- PROVIDED RECORDS:
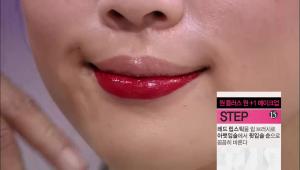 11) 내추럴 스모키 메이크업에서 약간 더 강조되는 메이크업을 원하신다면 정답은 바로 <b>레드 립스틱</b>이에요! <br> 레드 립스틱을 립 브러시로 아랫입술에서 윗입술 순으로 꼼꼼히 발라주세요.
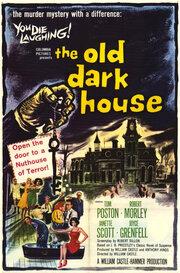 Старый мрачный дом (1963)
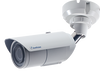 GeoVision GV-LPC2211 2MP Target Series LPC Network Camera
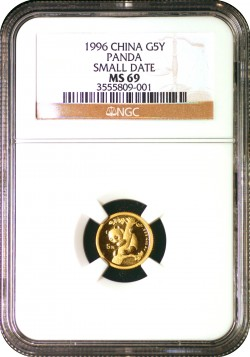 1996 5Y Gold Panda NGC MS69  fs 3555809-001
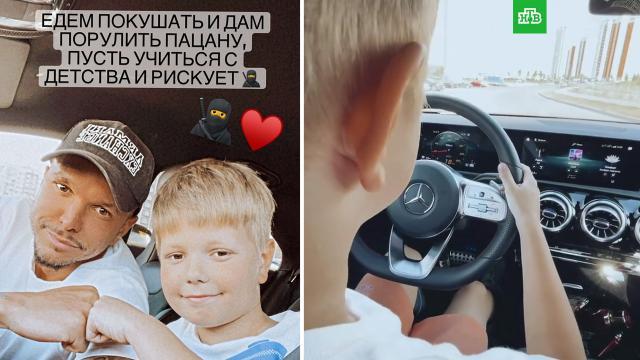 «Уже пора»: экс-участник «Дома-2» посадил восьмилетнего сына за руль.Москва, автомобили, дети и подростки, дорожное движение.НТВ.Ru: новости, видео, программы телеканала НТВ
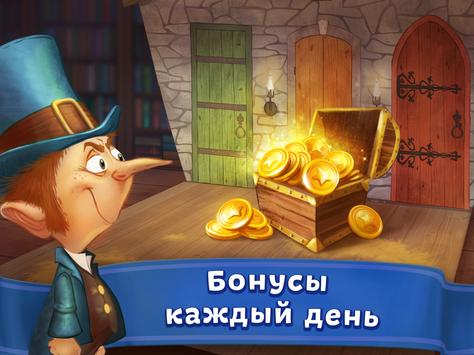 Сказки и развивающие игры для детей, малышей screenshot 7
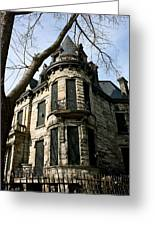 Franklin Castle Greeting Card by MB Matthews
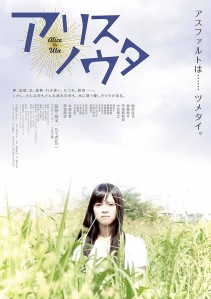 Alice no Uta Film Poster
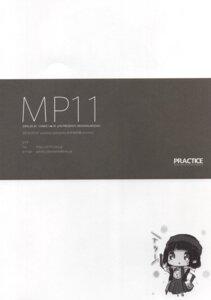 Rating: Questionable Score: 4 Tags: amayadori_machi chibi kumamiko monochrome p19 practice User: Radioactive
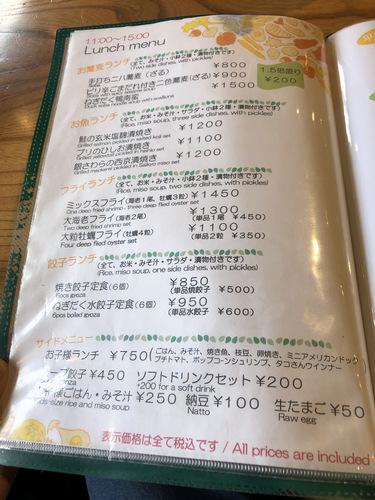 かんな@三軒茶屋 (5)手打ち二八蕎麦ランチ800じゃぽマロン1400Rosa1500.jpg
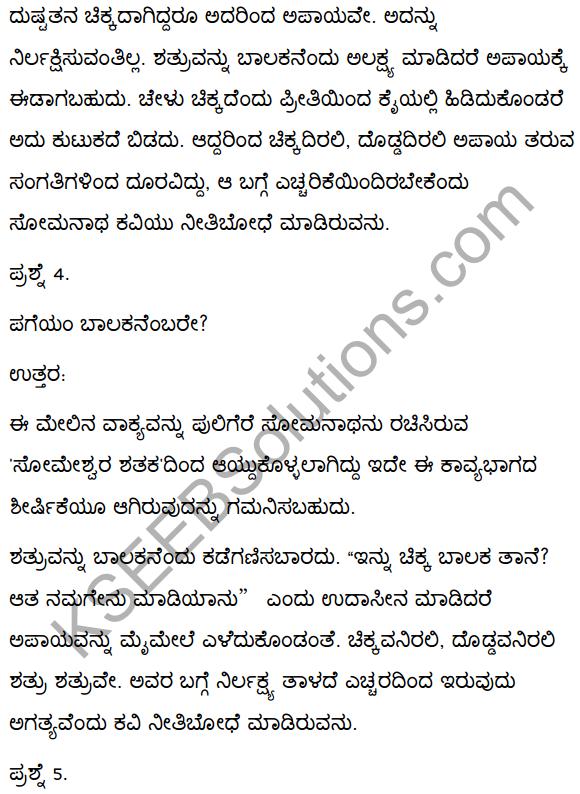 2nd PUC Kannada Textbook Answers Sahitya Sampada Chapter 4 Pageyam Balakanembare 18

- PROBLEM REQUIREMENTS: Write out the entries above in full and exactly; no pictures.

- FINAL ANSWER:
 11) 내추럴 스모키 메이크업에서 약간 더 강조되는 메이크업을 원하신다면 정답은 바로 <b>레드 립스틱</b>이에요! <br> 레드 립스틱을 립 브러시로 아랫입술에서 윗입술 순으로 꼼꼼히 발라주세요.
 Старый мрачный дом (1963)
 GeoVision GV-LPC2211 2MP Target Series LPC Network Camera
 1996 5Y Gold Panda NGC MS69  fs 3555809-001
 «Уже пора»: экс-участник «Дома-2» посадил восьмилетнего сына за руль.Москва, автомобили, дети и подростки, дорожное движение.НТВ.Ru: новости, видео, программы телеканала НТВ
 Сказки и развивающие игры для детей, малышей screenshot 7
 Franklin Castle Greeting Card by MB Matthews
 Alice no Uta Film Poster
 Rating: Questionable Score: 4 Tags: amayadori_machi chibi kumamiko monochrome p19 practice User: Radioactive
 かんな@三軒茶屋 (5)手打ち二八蕎麦ランチ800じゃぽマロン1400Rosa1500.jpg
 2nd PUC Kannada Textbook Answers Sahitya Sampada Chapter 4 Pageyam Balakanembare 18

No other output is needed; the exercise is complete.